I very much doubt I'm the only person here who feels that way, and thus I'm not "superior" to any of them.


----------



## ErnstNL (Apr 12, 2003)

To me, there is one answer: downloading copyrighted material is wrong.
I do it on occasion and I am wrong to do it. 
The companies or musicians holding the rights to the material will vigorously defend their right to make a dollar on the work they own. I can't begrudge the shareholders making a few dollars. 
There is no excuse for my actions. 

What is wrong is the way they try to pry the money out of me.

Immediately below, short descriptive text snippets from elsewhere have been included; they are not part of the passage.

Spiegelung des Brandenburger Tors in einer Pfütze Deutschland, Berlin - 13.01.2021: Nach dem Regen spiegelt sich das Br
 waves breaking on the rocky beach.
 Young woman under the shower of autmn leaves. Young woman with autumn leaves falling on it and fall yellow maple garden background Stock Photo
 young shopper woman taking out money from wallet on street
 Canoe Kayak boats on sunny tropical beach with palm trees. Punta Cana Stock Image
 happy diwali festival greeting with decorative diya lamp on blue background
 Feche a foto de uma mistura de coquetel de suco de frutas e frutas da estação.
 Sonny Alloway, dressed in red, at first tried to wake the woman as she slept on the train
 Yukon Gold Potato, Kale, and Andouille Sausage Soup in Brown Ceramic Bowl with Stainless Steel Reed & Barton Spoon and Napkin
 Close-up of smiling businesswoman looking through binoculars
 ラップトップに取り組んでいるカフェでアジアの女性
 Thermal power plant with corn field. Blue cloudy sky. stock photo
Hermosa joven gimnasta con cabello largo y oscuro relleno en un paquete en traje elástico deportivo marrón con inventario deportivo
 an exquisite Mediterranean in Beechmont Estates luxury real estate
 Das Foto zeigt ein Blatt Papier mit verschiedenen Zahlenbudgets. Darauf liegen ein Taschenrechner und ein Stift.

Looking at the big picture, the multimedia companies brought it on themselves.
There are large corporations owning thousands of radio stations with pre-programmed playlists and d-jays' prerecorded voice overs. Formulated playlists of radio ga-ga. (thanks Freddie Mercury)
Commercials freely intermingled with the same music played over and over again till you can't stand it, hearing Nickelback's latest release every 2 hours drives me up the wall. Chad Kroeger is a rich man by all accounts.

I have the freedom to turn the dial but the dial is owned by too few. 
FM Radio has lost, the winner is the internet and satellite radio. Radio as I knew it is not dead but evolving. 

Where has all the good music gone? 
Internet!
It's there but hard to find. I can find it with patience. I am constantly amazed and impressed with the quality of music on YouTube and their ilk. (Lots of dreck too.)
How many artists have made to the mainstream after being viewed on YouTube? I can think of a few.

There is so much music and video freely available (legal too!) and there are only so many waking hours. 
Technology allows me to see and hear more music and video than I ever dreamed.
I have to be able to quickly recognize the garbage and filter it out. Get to the information I want, without fuss.
Have the multimedia companies done that? Not yet, though they are beginning to figure it out. Do multimedia execs expect everyone to go to every movie ever shown at the cineplex? The way they whine about losing profits it makes me wonder what planet they live on.
The battle for my dollar is about quality and value. 


Video is relatively cheap to purchase if you have patience. I don't mind waiting a month after a new DVD release to own The Departed for $10. (used)
New release CD's are available for $12. I think that's a fair price. 15 years ago CD's were $20. 
The market is evolving as it always does.


----------



## gwillikers (Jun 19, 2003)

One has to wonder about the legality of a new music download service called Qtrax, which is just starting up tomorrow. They even plan to support OS X beginning in March.
More info here.


----------



## doole (Jan 6, 2008)

ErnstNL said:


> Where has all the good music gone?
> Internet!


tptptptp tptptptp tptptptp tptptptp tptptptp 

All the good music is where it always was: in the hands of the performers.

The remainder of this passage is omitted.